═══ Given records
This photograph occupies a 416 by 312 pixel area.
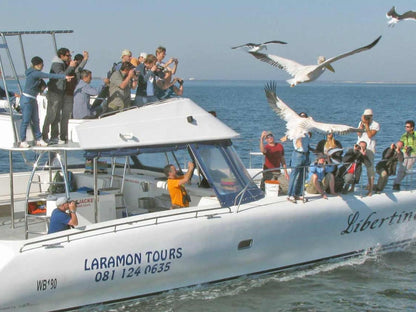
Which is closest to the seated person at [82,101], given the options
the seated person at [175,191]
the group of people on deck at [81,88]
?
the group of people on deck at [81,88]

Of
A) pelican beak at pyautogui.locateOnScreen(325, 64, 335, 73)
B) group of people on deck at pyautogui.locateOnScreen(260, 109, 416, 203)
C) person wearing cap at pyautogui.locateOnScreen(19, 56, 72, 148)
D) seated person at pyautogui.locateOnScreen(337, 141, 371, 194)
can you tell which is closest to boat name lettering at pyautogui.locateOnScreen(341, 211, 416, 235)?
group of people on deck at pyautogui.locateOnScreen(260, 109, 416, 203)

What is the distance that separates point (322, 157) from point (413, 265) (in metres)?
2.85

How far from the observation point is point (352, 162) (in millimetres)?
12070

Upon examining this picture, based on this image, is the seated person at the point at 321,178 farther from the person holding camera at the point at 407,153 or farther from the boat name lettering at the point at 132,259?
the boat name lettering at the point at 132,259

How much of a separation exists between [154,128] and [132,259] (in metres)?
2.15

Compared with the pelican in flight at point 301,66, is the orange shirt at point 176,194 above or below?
below

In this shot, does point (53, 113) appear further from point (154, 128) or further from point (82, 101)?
point (154, 128)

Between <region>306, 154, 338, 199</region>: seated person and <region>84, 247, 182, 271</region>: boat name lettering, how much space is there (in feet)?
10.1

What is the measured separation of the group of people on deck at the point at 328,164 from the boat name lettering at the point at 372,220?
1.66 feet

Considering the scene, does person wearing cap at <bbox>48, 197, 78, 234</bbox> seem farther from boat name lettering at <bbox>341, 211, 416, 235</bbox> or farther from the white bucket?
boat name lettering at <bbox>341, 211, 416, 235</bbox>

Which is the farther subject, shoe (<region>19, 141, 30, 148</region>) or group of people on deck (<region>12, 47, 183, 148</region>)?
group of people on deck (<region>12, 47, 183, 148</region>)

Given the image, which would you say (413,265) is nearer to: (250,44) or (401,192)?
(401,192)

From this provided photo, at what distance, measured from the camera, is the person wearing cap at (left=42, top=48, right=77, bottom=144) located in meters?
10.3

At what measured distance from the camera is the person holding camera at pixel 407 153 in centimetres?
1318
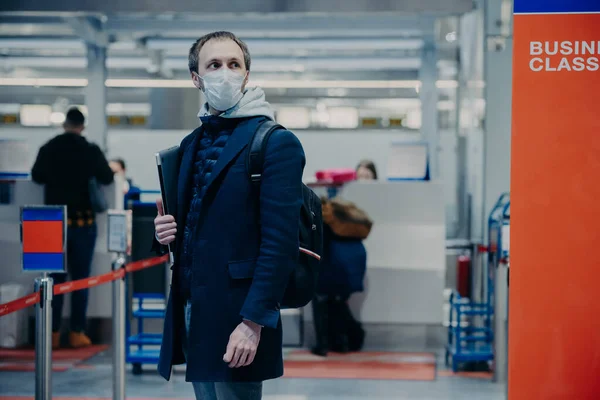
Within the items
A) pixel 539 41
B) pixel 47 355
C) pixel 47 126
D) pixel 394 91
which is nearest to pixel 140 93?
pixel 47 126

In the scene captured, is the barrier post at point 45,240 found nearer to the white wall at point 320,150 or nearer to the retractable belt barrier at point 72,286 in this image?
the retractable belt barrier at point 72,286

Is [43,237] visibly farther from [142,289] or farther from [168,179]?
[142,289]

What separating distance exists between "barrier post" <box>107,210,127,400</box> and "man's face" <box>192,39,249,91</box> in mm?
1911

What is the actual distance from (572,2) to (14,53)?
10.7 meters

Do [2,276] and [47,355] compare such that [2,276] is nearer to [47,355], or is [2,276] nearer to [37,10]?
[37,10]

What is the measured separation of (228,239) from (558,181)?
3.58 feet

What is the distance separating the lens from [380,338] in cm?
680

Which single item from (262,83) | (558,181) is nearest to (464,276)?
(262,83)

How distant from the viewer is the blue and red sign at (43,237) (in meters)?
3.54

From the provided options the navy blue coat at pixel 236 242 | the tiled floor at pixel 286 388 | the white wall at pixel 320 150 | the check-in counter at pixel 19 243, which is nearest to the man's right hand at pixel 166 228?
the navy blue coat at pixel 236 242

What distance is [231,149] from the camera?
86.9 inches

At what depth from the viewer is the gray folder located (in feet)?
7.71

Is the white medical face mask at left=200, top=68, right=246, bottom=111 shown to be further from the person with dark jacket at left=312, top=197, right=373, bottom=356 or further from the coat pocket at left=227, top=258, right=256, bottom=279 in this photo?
Result: the person with dark jacket at left=312, top=197, right=373, bottom=356

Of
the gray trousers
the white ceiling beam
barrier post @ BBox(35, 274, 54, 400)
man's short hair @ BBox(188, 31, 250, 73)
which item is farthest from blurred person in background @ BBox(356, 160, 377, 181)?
the gray trousers
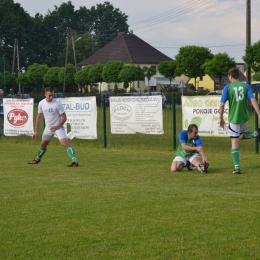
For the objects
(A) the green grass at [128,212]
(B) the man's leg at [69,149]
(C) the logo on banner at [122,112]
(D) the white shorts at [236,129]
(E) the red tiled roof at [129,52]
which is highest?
(E) the red tiled roof at [129,52]

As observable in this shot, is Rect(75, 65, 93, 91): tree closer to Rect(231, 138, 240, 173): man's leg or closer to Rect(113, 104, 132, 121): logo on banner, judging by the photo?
Rect(113, 104, 132, 121): logo on banner

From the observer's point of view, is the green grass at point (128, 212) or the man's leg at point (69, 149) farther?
the man's leg at point (69, 149)

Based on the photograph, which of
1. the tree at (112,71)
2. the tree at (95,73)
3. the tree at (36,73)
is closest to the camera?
the tree at (112,71)

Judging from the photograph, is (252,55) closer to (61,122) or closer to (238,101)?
(61,122)

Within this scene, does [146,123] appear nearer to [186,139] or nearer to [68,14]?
[186,139]

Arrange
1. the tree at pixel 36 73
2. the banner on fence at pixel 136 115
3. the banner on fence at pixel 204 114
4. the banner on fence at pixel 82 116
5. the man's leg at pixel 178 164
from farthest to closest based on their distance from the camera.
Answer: the tree at pixel 36 73 < the banner on fence at pixel 82 116 < the banner on fence at pixel 136 115 < the banner on fence at pixel 204 114 < the man's leg at pixel 178 164

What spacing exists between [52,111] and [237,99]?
420cm

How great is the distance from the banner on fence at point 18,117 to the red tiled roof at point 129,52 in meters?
71.9

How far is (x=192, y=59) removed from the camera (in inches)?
2372

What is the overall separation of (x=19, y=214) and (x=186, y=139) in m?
5.16

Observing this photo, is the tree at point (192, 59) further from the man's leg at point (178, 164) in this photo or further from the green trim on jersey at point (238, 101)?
the green trim on jersey at point (238, 101)

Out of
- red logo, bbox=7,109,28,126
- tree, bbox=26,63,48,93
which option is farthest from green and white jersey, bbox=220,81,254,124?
tree, bbox=26,63,48,93

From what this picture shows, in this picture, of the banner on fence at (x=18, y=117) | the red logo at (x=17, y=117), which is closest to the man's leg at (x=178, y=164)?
the banner on fence at (x=18, y=117)

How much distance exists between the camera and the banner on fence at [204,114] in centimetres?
1792
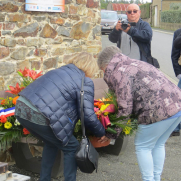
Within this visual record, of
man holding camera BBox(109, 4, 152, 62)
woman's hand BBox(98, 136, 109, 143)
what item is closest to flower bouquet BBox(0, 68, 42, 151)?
woman's hand BBox(98, 136, 109, 143)

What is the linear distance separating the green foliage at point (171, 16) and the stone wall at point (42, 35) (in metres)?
30.8

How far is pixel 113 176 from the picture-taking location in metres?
3.92

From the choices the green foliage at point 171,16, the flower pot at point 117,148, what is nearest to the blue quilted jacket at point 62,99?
the flower pot at point 117,148

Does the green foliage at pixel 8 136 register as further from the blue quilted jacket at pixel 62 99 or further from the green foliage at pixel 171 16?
the green foliage at pixel 171 16

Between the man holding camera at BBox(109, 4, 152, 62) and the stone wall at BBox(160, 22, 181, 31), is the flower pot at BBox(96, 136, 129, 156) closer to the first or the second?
the man holding camera at BBox(109, 4, 152, 62)

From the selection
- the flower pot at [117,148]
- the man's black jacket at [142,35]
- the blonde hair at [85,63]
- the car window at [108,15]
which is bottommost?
the flower pot at [117,148]

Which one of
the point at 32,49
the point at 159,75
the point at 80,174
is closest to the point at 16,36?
the point at 32,49

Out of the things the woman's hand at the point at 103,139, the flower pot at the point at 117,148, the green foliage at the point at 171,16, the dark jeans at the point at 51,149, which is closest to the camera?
the dark jeans at the point at 51,149

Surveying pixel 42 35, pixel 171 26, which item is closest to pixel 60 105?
pixel 42 35

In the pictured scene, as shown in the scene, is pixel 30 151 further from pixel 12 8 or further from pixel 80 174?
pixel 12 8

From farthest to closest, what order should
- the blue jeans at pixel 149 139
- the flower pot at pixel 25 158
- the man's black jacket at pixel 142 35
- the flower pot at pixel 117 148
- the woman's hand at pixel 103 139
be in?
the man's black jacket at pixel 142 35 → the flower pot at pixel 117 148 → the flower pot at pixel 25 158 → the woman's hand at pixel 103 139 → the blue jeans at pixel 149 139

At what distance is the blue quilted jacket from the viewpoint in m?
2.73

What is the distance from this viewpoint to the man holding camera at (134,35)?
486 cm

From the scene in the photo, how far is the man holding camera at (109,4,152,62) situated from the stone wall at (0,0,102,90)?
99 centimetres
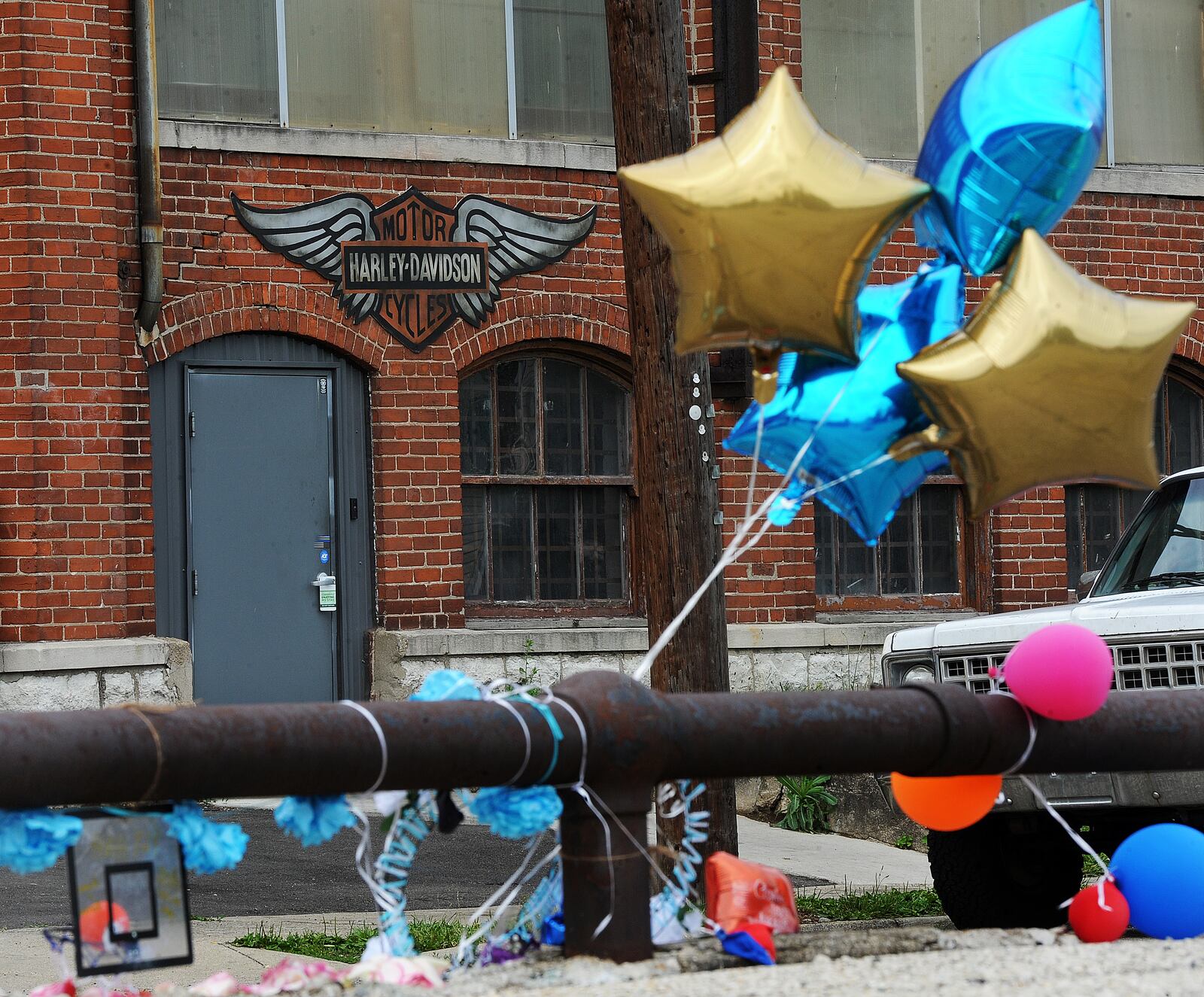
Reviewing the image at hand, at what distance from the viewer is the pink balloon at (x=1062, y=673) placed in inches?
121

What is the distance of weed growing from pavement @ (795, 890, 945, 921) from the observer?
7.23 m

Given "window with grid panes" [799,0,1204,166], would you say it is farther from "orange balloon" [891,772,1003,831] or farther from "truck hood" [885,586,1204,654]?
"orange balloon" [891,772,1003,831]

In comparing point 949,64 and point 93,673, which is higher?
point 949,64

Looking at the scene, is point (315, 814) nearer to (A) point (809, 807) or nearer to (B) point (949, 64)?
(A) point (809, 807)

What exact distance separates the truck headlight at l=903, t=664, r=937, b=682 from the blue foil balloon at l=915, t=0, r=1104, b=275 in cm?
374

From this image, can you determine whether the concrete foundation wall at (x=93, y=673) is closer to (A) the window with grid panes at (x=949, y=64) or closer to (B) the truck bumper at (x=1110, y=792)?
(B) the truck bumper at (x=1110, y=792)

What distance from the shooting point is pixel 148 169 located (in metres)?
10.6

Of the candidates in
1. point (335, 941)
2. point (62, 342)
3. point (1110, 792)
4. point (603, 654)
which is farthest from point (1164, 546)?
point (62, 342)

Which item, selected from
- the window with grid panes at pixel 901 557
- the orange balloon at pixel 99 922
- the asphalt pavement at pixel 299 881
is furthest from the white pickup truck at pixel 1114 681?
the window with grid panes at pixel 901 557

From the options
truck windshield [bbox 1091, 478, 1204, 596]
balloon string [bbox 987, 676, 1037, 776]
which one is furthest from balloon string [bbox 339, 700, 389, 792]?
truck windshield [bbox 1091, 478, 1204, 596]

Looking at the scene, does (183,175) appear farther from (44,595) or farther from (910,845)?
(910,845)

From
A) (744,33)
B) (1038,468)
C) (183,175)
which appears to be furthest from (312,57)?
(1038,468)

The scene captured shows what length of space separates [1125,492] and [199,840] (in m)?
12.2

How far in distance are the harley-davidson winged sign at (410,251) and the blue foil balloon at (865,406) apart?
7929 millimetres
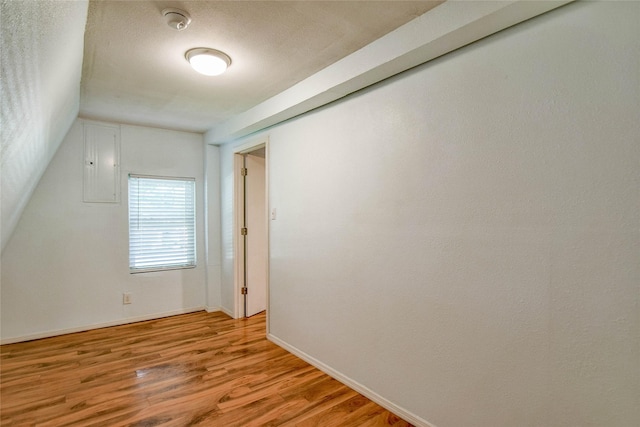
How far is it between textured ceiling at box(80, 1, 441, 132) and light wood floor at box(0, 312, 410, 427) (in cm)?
235

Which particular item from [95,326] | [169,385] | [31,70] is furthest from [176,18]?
[95,326]

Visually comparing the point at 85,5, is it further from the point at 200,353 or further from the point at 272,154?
the point at 200,353

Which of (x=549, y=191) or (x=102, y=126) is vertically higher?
(x=102, y=126)

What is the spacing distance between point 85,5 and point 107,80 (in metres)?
1.10

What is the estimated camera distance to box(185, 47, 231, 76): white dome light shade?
6.69ft

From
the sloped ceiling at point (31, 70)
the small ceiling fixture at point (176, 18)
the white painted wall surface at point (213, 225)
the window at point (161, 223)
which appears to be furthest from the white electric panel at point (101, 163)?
the small ceiling fixture at point (176, 18)

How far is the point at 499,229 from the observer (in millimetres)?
1568

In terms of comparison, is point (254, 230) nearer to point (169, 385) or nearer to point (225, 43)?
point (169, 385)

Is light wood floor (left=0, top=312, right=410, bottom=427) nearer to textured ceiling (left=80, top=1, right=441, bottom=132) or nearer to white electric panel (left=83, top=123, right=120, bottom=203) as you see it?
white electric panel (left=83, top=123, right=120, bottom=203)

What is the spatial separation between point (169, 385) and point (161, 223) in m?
2.11

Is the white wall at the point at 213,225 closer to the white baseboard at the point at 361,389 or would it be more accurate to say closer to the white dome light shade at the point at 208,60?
the white baseboard at the point at 361,389

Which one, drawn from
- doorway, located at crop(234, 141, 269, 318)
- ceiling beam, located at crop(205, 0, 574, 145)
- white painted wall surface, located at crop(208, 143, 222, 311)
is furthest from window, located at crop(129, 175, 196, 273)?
ceiling beam, located at crop(205, 0, 574, 145)

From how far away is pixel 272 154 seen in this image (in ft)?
10.5

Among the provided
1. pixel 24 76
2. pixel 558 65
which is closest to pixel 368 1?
pixel 558 65
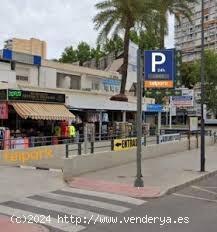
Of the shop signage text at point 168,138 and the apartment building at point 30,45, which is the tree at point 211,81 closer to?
the apartment building at point 30,45

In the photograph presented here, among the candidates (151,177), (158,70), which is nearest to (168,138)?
(151,177)

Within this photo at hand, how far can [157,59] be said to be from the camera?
1767 cm

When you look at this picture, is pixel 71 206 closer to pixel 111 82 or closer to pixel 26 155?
pixel 26 155

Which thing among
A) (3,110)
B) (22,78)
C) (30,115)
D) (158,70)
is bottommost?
(30,115)

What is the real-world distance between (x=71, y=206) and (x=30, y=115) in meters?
13.4

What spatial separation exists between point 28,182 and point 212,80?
147 ft

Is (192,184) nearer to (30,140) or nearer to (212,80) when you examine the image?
(30,140)

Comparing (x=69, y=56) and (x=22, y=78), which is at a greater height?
(x=69, y=56)

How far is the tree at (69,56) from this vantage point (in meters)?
72.9

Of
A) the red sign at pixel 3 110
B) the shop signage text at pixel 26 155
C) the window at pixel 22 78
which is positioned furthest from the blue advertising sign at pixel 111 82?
the shop signage text at pixel 26 155

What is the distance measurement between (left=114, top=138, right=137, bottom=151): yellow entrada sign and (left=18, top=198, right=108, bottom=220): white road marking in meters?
9.15

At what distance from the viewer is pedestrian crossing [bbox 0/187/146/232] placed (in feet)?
36.5

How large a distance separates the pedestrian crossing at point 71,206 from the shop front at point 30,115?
890 centimetres

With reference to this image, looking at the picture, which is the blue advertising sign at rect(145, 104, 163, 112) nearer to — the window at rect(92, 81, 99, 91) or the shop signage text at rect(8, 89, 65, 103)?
the window at rect(92, 81, 99, 91)
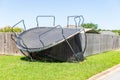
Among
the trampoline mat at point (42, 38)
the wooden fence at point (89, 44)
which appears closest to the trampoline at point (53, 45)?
the trampoline mat at point (42, 38)

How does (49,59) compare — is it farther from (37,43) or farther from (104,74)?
(104,74)

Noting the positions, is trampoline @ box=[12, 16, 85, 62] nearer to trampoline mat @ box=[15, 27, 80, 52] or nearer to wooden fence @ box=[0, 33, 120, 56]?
trampoline mat @ box=[15, 27, 80, 52]

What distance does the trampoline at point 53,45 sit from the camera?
1619 centimetres

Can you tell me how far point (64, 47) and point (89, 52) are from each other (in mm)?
5216

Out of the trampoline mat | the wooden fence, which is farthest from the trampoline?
the wooden fence

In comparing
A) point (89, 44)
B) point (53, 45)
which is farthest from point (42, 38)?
point (89, 44)

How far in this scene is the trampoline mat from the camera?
16056 mm

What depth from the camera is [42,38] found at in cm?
1722

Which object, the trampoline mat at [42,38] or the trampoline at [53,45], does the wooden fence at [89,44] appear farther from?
the trampoline at [53,45]

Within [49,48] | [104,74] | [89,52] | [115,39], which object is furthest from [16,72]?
[115,39]

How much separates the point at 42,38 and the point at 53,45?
5.36ft

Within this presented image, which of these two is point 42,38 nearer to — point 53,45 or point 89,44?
point 53,45

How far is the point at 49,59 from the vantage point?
16.9m

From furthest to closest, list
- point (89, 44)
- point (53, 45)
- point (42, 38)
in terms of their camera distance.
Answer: point (89, 44), point (42, 38), point (53, 45)
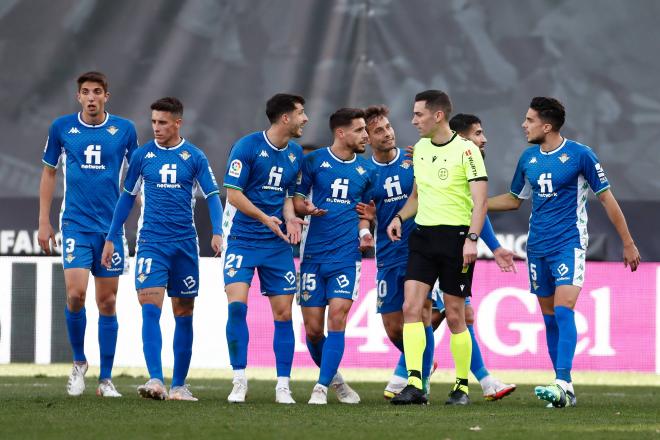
══════
#### Directions for this task:
Extract each line from the records above that contains the word "jeans". Case counts.

#### Answer in full:
Out of the things the woman's hand at the point at 103,139, the flower pot at the point at 117,148, the green foliage at the point at 171,16, the dark jeans at the point at 51,149, which is closest to the camera?
the dark jeans at the point at 51,149
- the blue jeans at pixel 149 139
the man's black jacket at pixel 142 35 → the flower pot at pixel 117 148 → the flower pot at pixel 25 158 → the woman's hand at pixel 103 139 → the blue jeans at pixel 149 139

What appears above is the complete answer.